As you reach your golden years, you may wonder how you’ll be able to afford aging-related changes to your home. For homeowners, the most practical choice may be renovating your current property to suit your needs as an aging member of the community, as facilities for the aging population can be expensive. Suppose there aren’t any located near your family, too. In that case, you may also find that living in an assisted living facility or a nursing home can take a toll on you and your loved ones when you try to navigate visitation schedules during regular business hours.
Sometimes, money isn’t the only factor in making your age-related lifestyle choices. You also need to consider how your renovations will make you feel. Out of 100 consumers surveyed in a study, 54 said that they would consider a dealership that offers the experience they desire over one that doesn’t offer their preferences although the latter promises to charge them less money. As they say, money can’t buy happiness. It also can’t replace the right experience at the right time when you’re growing older.
A shared or semi-private room in a nursing home in the state of NJ tends to cost roughly $11,000 every month. If you don’t need to go to a nursing home, you could probably make substantial renovations to your home instead. These renovations will make it easier for you to age comfortably in the place where you may have raised a family, watched your grandchildren grow, and enjoyed years of happy memories with your loved ones.
While you may not be able to name your price for renovations related to aging, you should be able to find a renovation specialist who understands that you may have limited resources or try to save money if you’re living off of your retirement savings. Most folks who are aging in place because of financial difficulties will need to be realistic about how much they can afford to spend on repairs at the moment. The right aging-in-place renovation specialist will run their business so that it fits your budget.
Upwards of 50% of homeowners who renovate and remodel their properties are aging. Out of those people, you can bet that many of them are doing so because they need to modify their homes to accommodate the changes that come with aging in place. While it might feel isolating to seem like the only person on your block who is renovating your house for aging, you may find that there are more folks nearby who can relate to your experiences if you survey your neighbors.

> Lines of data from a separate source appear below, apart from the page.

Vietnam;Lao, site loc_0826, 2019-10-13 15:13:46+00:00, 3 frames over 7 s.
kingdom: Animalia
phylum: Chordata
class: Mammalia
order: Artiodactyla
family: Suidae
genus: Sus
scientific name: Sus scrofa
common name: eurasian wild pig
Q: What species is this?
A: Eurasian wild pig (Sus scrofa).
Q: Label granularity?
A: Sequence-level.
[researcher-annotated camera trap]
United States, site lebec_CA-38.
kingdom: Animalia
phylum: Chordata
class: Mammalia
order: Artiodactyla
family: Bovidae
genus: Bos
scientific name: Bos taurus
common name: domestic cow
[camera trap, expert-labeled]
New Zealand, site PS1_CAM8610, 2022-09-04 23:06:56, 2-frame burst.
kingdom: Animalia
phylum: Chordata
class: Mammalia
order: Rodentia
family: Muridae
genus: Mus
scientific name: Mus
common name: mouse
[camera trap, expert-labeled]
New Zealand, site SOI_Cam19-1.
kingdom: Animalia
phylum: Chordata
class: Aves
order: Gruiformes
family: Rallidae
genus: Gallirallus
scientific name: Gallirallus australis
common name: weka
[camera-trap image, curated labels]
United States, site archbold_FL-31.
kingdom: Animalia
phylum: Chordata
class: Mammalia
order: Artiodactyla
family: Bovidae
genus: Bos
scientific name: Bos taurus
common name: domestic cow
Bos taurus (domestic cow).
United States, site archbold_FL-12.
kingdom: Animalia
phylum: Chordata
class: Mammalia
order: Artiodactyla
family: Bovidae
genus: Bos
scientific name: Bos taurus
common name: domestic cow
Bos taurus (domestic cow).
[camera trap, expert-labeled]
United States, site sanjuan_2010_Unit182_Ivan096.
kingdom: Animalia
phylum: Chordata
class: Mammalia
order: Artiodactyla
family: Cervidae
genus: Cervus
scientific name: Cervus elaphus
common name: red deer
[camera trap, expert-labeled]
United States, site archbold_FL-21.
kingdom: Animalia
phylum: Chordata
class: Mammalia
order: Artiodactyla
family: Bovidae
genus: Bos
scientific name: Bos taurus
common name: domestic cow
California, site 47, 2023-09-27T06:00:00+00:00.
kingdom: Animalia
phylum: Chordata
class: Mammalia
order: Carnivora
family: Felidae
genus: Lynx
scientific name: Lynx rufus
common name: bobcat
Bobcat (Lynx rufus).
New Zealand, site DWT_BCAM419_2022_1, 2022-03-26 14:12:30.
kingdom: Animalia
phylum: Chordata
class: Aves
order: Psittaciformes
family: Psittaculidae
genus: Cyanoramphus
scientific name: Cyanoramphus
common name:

You don’t have to create a formal research study to know that you aren’t alone in your experiences. Simply ask your older neighbors if they’ve thought about renovating their homes to avoid having to move or downsize as they age. This can be enough to let you know that you’re in good company at this stage of your life.
As most folks know from experience, aging in place could help prevent physical and mental decline due to being in a familiar area. It could also allow loved ones to not worry about the effects of homesickness on an aging relative. Since aging outside the home can be disruptive to a routine that’s already been set by medical providers and family members, it can cause aging loved ones to get stuck on their path to recovering from mental health concerns in their old age or create a distressing situation. For this reason, many older folks prefer to age in familiar environments.
To choose an aging-in-place renovation specialist, consider your budget. Also, ask for references from friends. Finally, let your loved ones help you contact potential contractors if you need help finding the motivation to do so. After all, you’ve probably been there to help your family members, too.